I do know some people who generously pass on clients, especially if the client was very pleased with the work a subcontractor did, and I also know people who prefer to keep the client, but who keep subcontracting out work from that client, sometimes even giving the subcontractor the entire fee and not just a portion of it. Other freelancers occasionally make sure the subcontractor gets credit; I did this with a recent assignment, and both my name and that of the freelancer I hired were featured in the final product, though there was no direct contact between the customer and my subcontractor. So there are a variety of ways of handling such a situation.

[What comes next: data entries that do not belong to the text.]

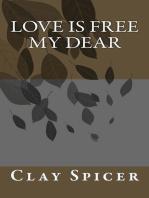 Love Is Free My Dear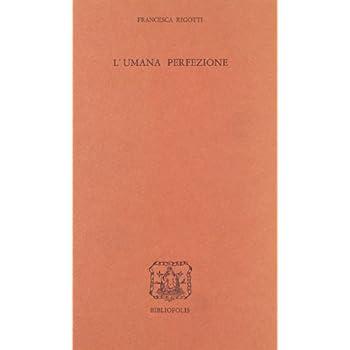 L'umana Perfezione: Saggio Sulla Circolazione E Diffusione Dell'idea Di Progresso Nell'italia Del Primo Ottocento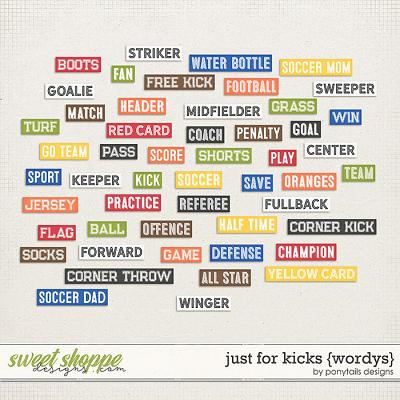 Just For Kicks Wordys by Ponytails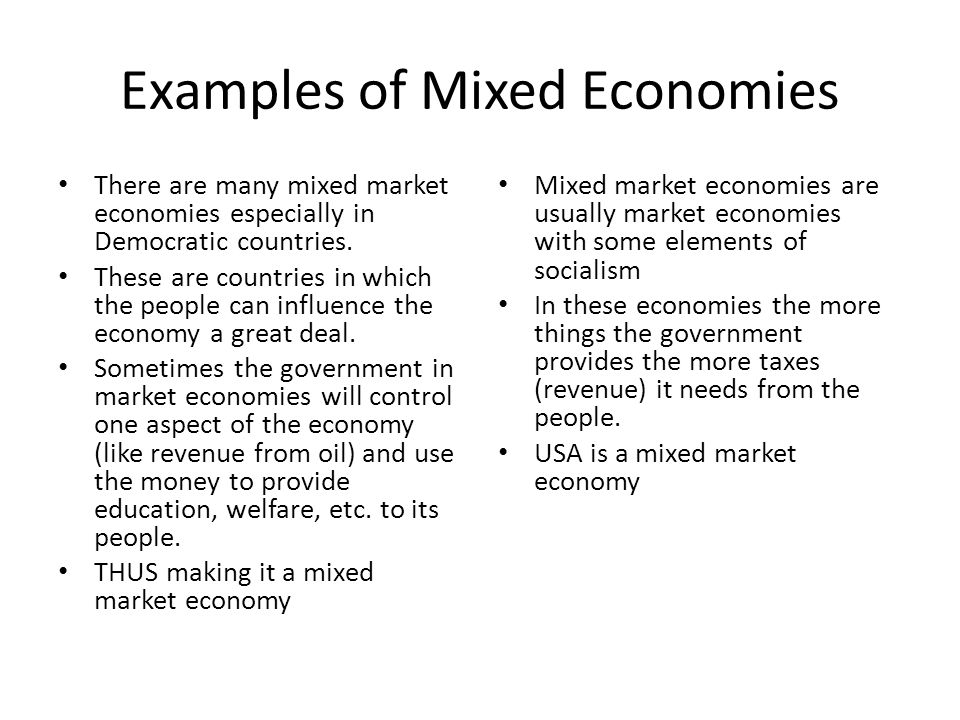 example mixed economy Mixed economy meaning, features and types of mixed mixed economy system by annie lin on prezimixed defined youtube most european countries are mixed econom.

Don’t get me wrong – I am all in favor of treating freelancers (including, obviously, subcontractors) well, and I also believe strongly in accepting only assignments for which I am skilled, which means that if I hire someone to do a job for which they are better suited, then it would be better to let them have the client contact, so they can continue to do that kind of work while I can do other assignments. I just think the issue is more complicated than Mr. Cohen let on (or could have let on, given the length restrictions of his column).


Anonymous said...

Ideally there would be a contract between the employer and the translator specifying whether subcontracting is allowed (often it isn't simply because of the confidential nature of many source texts). IIf the employer can't be bothered to come up with a contract, they can't stipulate rules after the fact.

B.J. Epstein said...

That's true. But I think many customers don't even consider the fact that some translators subcontract out work. They assume that a freelancer needs all the work he or she can get and/or does everything him- or herself. And a freelancer doesn't always have time to go back and forth about a contract or to bring up all potential issues in advance. Ideally, yes. But realistically, not usually.